Copy out the lines of the records below, starting at the line that contains "What separation exists" and ending at the end of the records. Leave the pictures out.

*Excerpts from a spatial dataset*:

☆ ☆ ☆ ☆ ☆ ☆ ☆

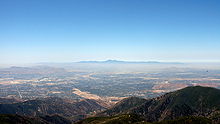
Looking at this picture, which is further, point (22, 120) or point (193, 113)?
point (193, 113)

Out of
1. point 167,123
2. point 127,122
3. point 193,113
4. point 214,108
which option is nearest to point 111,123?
point 127,122

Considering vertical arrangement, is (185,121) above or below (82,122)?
above

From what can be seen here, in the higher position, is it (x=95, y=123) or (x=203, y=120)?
(x=203, y=120)

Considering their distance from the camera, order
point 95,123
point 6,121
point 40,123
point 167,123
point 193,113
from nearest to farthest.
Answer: point 167,123 < point 6,121 < point 95,123 < point 40,123 < point 193,113

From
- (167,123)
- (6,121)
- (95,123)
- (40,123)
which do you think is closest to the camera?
(167,123)

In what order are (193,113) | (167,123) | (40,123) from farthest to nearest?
(193,113) → (40,123) → (167,123)

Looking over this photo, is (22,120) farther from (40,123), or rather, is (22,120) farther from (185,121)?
(185,121)

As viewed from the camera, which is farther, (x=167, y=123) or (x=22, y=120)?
(x=22, y=120)

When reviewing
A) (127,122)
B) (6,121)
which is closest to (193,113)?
(127,122)

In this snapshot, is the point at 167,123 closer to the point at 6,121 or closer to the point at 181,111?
the point at 181,111
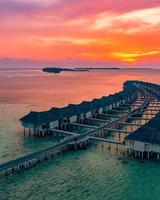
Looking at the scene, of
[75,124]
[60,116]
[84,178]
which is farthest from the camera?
[75,124]

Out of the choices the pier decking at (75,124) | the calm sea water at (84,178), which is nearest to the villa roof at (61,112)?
the pier decking at (75,124)

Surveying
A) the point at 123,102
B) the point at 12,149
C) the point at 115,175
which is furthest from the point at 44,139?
the point at 123,102

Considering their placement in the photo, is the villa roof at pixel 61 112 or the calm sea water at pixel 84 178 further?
the villa roof at pixel 61 112

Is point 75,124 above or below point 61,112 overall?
below

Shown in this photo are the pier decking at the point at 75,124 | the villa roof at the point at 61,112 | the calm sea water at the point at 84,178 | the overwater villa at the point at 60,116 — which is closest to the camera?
the calm sea water at the point at 84,178

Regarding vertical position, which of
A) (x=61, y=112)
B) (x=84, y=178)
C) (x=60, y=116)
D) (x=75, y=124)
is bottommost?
(x=84, y=178)

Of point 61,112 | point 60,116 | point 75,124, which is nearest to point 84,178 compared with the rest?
point 60,116

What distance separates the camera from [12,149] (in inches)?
1881

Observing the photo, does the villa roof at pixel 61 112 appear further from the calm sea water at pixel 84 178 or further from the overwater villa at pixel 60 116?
the calm sea water at pixel 84 178

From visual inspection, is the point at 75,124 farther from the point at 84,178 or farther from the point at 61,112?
the point at 84,178

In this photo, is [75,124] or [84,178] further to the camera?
[75,124]

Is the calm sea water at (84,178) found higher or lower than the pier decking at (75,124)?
lower

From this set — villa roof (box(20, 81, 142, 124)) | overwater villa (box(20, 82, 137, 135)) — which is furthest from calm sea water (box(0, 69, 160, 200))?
villa roof (box(20, 81, 142, 124))

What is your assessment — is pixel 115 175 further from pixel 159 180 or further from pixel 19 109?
pixel 19 109
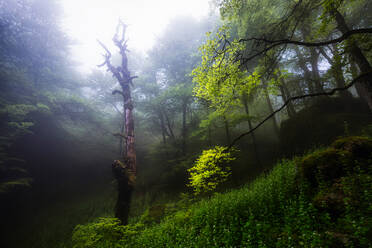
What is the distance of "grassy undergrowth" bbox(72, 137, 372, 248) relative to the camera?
7.46ft

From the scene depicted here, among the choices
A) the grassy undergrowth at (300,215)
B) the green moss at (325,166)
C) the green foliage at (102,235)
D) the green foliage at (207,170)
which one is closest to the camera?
the grassy undergrowth at (300,215)

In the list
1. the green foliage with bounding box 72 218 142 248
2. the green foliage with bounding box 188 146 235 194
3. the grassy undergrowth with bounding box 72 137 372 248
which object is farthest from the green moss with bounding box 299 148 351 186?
the green foliage with bounding box 72 218 142 248

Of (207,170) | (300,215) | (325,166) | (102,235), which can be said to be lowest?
(102,235)

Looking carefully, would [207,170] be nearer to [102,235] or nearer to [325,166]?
[325,166]

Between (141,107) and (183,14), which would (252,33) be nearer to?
(141,107)

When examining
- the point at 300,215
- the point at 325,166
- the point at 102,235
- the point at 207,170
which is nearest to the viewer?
the point at 300,215

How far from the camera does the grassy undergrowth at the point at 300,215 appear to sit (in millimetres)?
2273

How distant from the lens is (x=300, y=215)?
8.33ft

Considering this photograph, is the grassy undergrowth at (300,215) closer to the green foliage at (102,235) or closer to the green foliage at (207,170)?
the green foliage at (102,235)

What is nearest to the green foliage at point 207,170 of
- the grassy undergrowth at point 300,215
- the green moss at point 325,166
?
the grassy undergrowth at point 300,215

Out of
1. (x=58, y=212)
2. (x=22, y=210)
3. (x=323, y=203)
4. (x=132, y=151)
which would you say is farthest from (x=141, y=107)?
(x=323, y=203)

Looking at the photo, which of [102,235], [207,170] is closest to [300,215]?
[207,170]

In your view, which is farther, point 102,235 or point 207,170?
point 207,170

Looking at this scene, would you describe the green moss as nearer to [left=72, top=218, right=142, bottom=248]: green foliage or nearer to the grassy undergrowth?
the grassy undergrowth
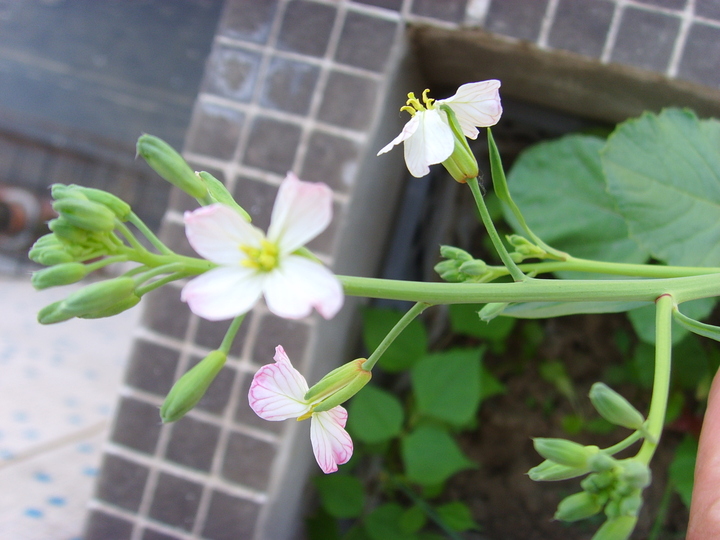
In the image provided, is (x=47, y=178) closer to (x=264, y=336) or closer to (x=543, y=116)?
(x=264, y=336)

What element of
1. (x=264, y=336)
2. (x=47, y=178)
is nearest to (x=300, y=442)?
(x=264, y=336)

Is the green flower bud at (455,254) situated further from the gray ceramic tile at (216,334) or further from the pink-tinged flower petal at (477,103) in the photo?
the gray ceramic tile at (216,334)

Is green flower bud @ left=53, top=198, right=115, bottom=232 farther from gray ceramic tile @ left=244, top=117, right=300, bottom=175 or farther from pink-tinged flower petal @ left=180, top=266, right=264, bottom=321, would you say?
gray ceramic tile @ left=244, top=117, right=300, bottom=175

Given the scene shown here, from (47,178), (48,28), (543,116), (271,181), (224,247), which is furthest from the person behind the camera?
(47,178)

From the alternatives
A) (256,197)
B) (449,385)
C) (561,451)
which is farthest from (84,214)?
(449,385)

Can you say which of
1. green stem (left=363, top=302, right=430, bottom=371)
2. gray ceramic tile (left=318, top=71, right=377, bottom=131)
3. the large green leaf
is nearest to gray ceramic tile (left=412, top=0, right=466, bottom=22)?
gray ceramic tile (left=318, top=71, right=377, bottom=131)

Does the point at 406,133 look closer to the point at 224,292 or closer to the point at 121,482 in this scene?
the point at 224,292

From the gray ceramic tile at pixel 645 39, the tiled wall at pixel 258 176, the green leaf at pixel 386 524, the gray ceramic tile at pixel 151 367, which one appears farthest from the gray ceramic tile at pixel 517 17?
the green leaf at pixel 386 524
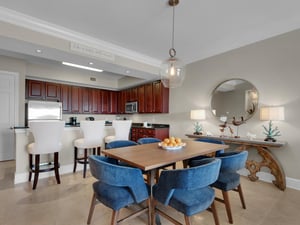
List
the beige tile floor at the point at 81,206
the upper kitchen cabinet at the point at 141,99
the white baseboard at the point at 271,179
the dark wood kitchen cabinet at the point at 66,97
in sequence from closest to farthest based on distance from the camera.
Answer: the beige tile floor at the point at 81,206 → the white baseboard at the point at 271,179 → the dark wood kitchen cabinet at the point at 66,97 → the upper kitchen cabinet at the point at 141,99

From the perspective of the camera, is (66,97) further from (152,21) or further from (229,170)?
(229,170)

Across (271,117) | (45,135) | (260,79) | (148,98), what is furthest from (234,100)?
(45,135)

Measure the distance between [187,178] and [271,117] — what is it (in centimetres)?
241

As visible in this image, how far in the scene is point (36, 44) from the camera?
269cm

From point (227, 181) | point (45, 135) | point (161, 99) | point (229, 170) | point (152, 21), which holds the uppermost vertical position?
point (152, 21)

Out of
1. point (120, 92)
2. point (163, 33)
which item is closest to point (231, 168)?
point (163, 33)

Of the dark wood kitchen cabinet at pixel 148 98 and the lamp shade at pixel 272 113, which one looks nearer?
the lamp shade at pixel 272 113

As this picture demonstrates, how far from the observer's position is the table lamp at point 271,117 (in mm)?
2768

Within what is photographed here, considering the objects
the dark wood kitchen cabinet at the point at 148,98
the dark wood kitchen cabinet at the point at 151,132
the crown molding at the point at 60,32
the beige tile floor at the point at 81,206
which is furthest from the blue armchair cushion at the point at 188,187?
the dark wood kitchen cabinet at the point at 148,98

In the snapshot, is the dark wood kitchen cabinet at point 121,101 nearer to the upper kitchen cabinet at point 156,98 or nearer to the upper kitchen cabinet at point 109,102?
the upper kitchen cabinet at point 109,102

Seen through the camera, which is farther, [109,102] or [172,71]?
[109,102]

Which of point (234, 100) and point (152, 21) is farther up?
point (152, 21)

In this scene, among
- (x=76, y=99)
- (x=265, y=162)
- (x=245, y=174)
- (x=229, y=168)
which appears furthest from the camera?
(x=76, y=99)

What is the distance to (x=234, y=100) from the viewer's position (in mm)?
3576
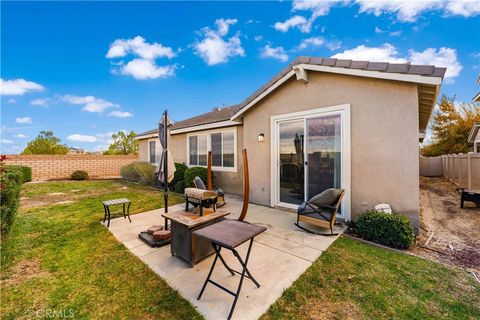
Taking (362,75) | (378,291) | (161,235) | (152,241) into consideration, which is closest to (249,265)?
(378,291)

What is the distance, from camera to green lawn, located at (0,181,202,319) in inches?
97.5

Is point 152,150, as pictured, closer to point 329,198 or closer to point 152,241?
point 152,241

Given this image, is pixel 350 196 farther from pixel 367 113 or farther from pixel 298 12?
pixel 298 12

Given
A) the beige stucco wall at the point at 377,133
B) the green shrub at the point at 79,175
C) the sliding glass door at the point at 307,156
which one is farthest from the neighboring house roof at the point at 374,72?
the green shrub at the point at 79,175

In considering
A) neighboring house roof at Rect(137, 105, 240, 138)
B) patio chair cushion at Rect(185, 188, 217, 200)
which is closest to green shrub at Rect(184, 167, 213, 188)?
neighboring house roof at Rect(137, 105, 240, 138)

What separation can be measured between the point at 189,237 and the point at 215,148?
693 centimetres

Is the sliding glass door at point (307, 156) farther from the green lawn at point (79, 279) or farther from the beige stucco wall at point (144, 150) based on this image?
the beige stucco wall at point (144, 150)

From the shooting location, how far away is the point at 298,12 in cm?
853

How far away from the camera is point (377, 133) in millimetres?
4938

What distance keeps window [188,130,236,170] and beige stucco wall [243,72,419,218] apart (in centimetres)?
405

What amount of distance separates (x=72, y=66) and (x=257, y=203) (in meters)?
15.0

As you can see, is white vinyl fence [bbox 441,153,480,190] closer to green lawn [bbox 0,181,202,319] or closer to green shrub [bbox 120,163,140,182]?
green lawn [bbox 0,181,202,319]

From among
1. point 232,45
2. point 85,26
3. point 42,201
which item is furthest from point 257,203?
point 85,26

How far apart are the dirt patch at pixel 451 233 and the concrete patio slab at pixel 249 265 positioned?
1.92 meters
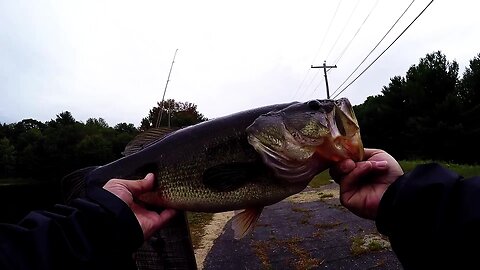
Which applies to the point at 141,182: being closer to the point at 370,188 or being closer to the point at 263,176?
the point at 263,176

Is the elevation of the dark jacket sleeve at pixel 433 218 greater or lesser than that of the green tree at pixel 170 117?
lesser

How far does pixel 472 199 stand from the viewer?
1433mm

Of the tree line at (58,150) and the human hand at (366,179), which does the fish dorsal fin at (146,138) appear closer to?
the human hand at (366,179)

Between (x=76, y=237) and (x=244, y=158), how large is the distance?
1036 millimetres

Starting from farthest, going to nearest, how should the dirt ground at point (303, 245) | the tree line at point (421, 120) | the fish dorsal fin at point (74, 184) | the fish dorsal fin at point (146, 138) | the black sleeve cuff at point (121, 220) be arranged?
1. the tree line at point (421, 120)
2. the dirt ground at point (303, 245)
3. the fish dorsal fin at point (146, 138)
4. the fish dorsal fin at point (74, 184)
5. the black sleeve cuff at point (121, 220)

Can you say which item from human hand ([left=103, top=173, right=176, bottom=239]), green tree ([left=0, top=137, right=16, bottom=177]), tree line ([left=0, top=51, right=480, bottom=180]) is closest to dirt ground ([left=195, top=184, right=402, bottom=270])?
human hand ([left=103, top=173, right=176, bottom=239])

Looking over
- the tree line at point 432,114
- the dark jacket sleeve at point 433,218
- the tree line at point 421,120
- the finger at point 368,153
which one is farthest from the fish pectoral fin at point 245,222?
the tree line at point 432,114

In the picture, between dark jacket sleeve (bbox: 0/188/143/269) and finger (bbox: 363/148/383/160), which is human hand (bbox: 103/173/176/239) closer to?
dark jacket sleeve (bbox: 0/188/143/269)


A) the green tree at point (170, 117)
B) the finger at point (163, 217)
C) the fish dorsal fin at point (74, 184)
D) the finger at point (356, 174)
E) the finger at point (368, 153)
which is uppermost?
the green tree at point (170, 117)

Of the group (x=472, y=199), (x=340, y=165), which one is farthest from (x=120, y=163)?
(x=472, y=199)

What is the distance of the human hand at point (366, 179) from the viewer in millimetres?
1983

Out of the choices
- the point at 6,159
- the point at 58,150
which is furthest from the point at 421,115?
the point at 6,159

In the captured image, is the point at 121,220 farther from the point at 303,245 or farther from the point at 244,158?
the point at 303,245

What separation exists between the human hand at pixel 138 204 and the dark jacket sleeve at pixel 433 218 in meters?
1.24
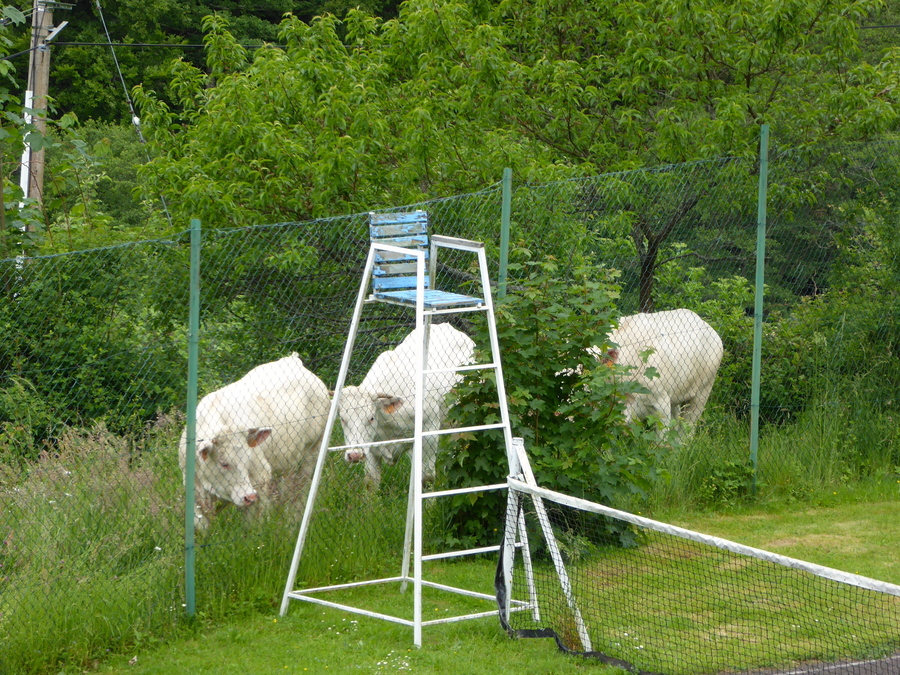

☆ ☆ ☆ ☆ ☆ ☆ ☆

*Solution below*:
What separation exists between the human hand at pixel 138 204 and the dark jacket sleeve at pixel 433 218 in meters?
1.24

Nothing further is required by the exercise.